# Extract to read

How did early compilers overcome the need for a compiler to compile itself?

  • Thread starter bhobba
  • Start date
In summary, bootstrapping is the process of creating a compiler or assembler using a simpler version of itself. This was commonly done in the early days of programming, with the first C compiler being written in BCPL and then bootstrapped to create a more sophisticated version. Nowadays, tools like LLVM Lite allow for compilers to be written in higher-level languages like Python, which can then be used to compile the original language's code. This process is also used when a new CPU is released, with a cross compiler being used to create tested code for the new architecture. The first assembler was also created using a similar bootstrapping process.
  • #1
10,824
3,690
This came up as a question on another forum - how can you compile the code of a C compiler when you need a C++ compiler to do it? How was the first C compiler made? How is it done when a new CPU comes out?

To cut a long story short, it’s done by bootstrapping. We now have more sophisticated tools, so I will first describe how it was done in the early days. It was not exactly how I am going to describe it. It used the old language BCPL, but the principles are the same. First, you write an assembler in direct bytecode. It is a simple assembler - nothing fancy at all. The easiest to write is what I call a Forth Assembler.

Forth would have to be the easiest language there is. You simply read a string of words and numbers separated by whitespace (ie spaces). If it is a word, you look up a dictionary to find the address of the associated subroutine. If it is a number, push the number onto the Forth stack. If it can't do either, create an error. The executable is so easy it can be put on the boot sector of a USB disk. It can contain a routine to read the rest of the disk into memory, execute the code, and save the code you write. Then you have a word for each computer instruction, so you have a simple assembler. You could, if you wanted, create a whole Forth-based sophisticated operating system. But most stuff these days is written in C++, so the first thing to try is to get a C compiler working.

Added Later: The above is a bit sketchy. I have located a site giving more detail:
https://niedzejkob.p4.team/bootstrap/

Probably the simplest C is TinyC which is written in C. To see a simplistic version of its code, search for KartikTalwar/3095780. I originally gave the code, but IMHO it distracted more than helped.

The full vesion does some pretty cool things:
https://nova.disfarm.unimi.it/manual/plugins/tcc-doc.htm

There is a PDF on exactly how it works (also see the book - A Retargetable C Compiler Design and Implementation):
https://www.researchgate.net/publication/2810190_A_retargetable_compiler_for_ANSI_C

The hard part is you have to rewrite that code in your simple Forth Assembler. It will be no easy task, but a determined person can do it with perseverance and the information above.

# Listed entries
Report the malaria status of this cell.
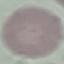

It is uninfected.

Summary:
  - Preparation: thin blood smear
  - Stain: Giemsa
  - Capture: smartphone through the microscope eyepiece
  - Image type: automatically extracted cell patch, resized to 64 × 64 pixels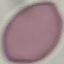

Malaria status: uninfected. Thin blood smear. Cell patch, automatically extracted from a larger field of view and resized to 64 × 64 pixels. Photographed with a smartphone camera at the microscope eyepiece. Giemsa stain.Outline every leukocyte.
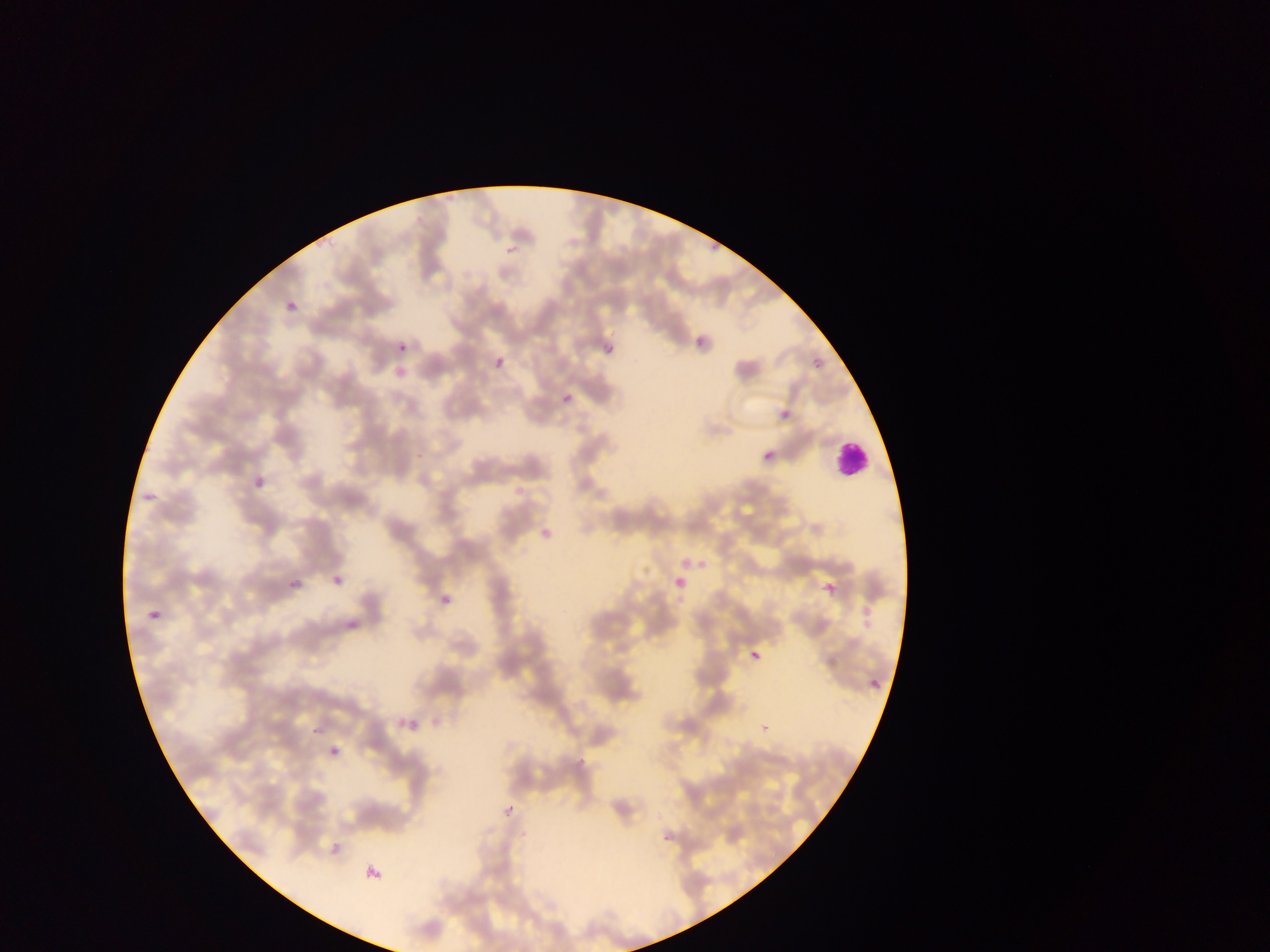

Approximate bounding boxes as (left, top, right, bottom) in pixels.
Leukocytes: (829, 441, 869, 478).

Summary:
  - Malaria parasite locations: (505, 244, 519, 255), (694, 338, 703, 346), (399, 344, 407, 351), (605, 347, 614, 354), (496, 356, 504, 366), (811, 357, 822, 367), (563, 394, 573, 403), (782, 411, 792, 420), (762, 452, 771, 458), (288, 575, 303, 589), (869, 679, 881, 690)
  - Capture: mobile-phone photograph through a microscope
  - Image size: 1270×952 pixels
  - Field of view: single
  - Preparation: thin blood film
  - Country: Ghana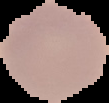
preparation = thin blood smear
image type = segmented cell region on a black background
malaria status = uninfected
image size = 109×103 pixelsAssess this cell for malaria.
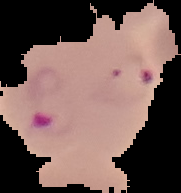

It is parasitized.

Summary:
  - Preparation: thin blood smear
  - Image type: cell region segmented out of the field of view; surrounding area masked to black
  - Image size: 181×193 pixelsName the parasite shown.
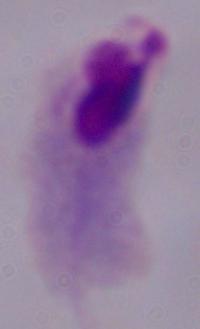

# Work instructions
Pick up the forum post on bootstrapping compilers after its last sentence and keep writing it. The entries have nothing to do with what follows.

# Result of the exercise
Then you use your FORTH C compiler to compile the TinyC code. But of course, the executable is the crappy executable your Forth C compiler produces. To fix that, you recompile it to produce a nice TinyC executable. This process is called bootstrapping a compiler.

Today we have much better tools, such as LLVM Lite, which allows a compiler to be written in Python. You write the compiler in Python and LLVM. Then you write the compiler in that language and bootstrap it as before. The Linux kernel is written in C. You could install the Linux kernel and a full Linux operating system.

These days the best C compilers (in fact, the best compilers in general) are written in C++. So if you want the best compiler, you need a C++ to C converter (EMMTRX makes one). You take the compiler you want, written in C++, for C++; translate it to C, then compile it. The executable is used to recompile the C++ compiler to get the best C++ executable. Bootstrapping again.

Someone developed a very efficient and small (114K) version of Python written in C++ instead of C. This version of Python was very easy to interface to programs written in C++. Since it is so small, instead of having the C programs as DLLs (you can if you want), it created a special version of the Python virtual machine with the C++ programs linked in. So what was done was to write a very efficient version of the python interpreter integrated with C++ in C++ and a Python preprocessor. It’s called Python++. They then used it to write an even better version of Python called TPython++:
https://gitlab.com/hartsantler/tpythonpp

Again bootstrapping at work.

I hope this has shown just how powerful the bootstrapping concept is.

Thanks
Bill
 
Last edited:
  • Like
Likes Filip Larsen, Mark44, FactChecker and 1 other person
Technology news on Phys.org
  • #2
bhobba said:
how can you compile the code of a C compiler when you need a C++ compiler to do it?
A C compiler need not be written in C++. I worked for somebody who wrote one by hand in assembler. It had to be able to run in 64k of memory, and the low level language allowed some interesting space saving tricks.

bhobba said:
How is it done when a new CPU comes out?
Usually a cross compiler is used, which can have tested code ready even before the new CPU prototype exists. Most of the compiler code already exists and is tested, and it just needs to be altered for the new code set. The bootstrap process is at some point necessary to solve the chicken and egg problem.

More to the point, at some point the first assembler had to be written without aid of being able to write it in assembly code.
 
  • Like
Likes Vanadium 50, berkeman, bhobba and 1 other person
  • #3
Halc said:
A C compiler need not be written in C++.

Of course. I described a process where it was written in my quick and dirty Forth Assembler. Then bootstrapped to Tinyc.

Halc said:
More to the point, at some point the first assembler had to be written without aid of being able to write it in assembly code.

You could write the quick and dirty Forth assembler in bytecode. That would in itself involve some steps. For example, you need some bytecode to store and load an executable and a simple editor to modify the bytecode.

Thanks
Bill
 
  • #4
If you really want to talk about bootstrapping. The first tool is the assembler. Compilers would spit out assembler code that would be processed by the assembler to machine code. A linker would take that machine code and construct a machine image that actually got loaded.

In the case of C++ in the early days, there was the "compiler" cfront which converted C++ code to C code. The C compiler would do its magic to make assembler then to machine code for the linking process.

Newer versions of the compilers generate machine code directly skipping the assembler step.

I'm sure we can make these steps even more precise and with how its done across various platforms...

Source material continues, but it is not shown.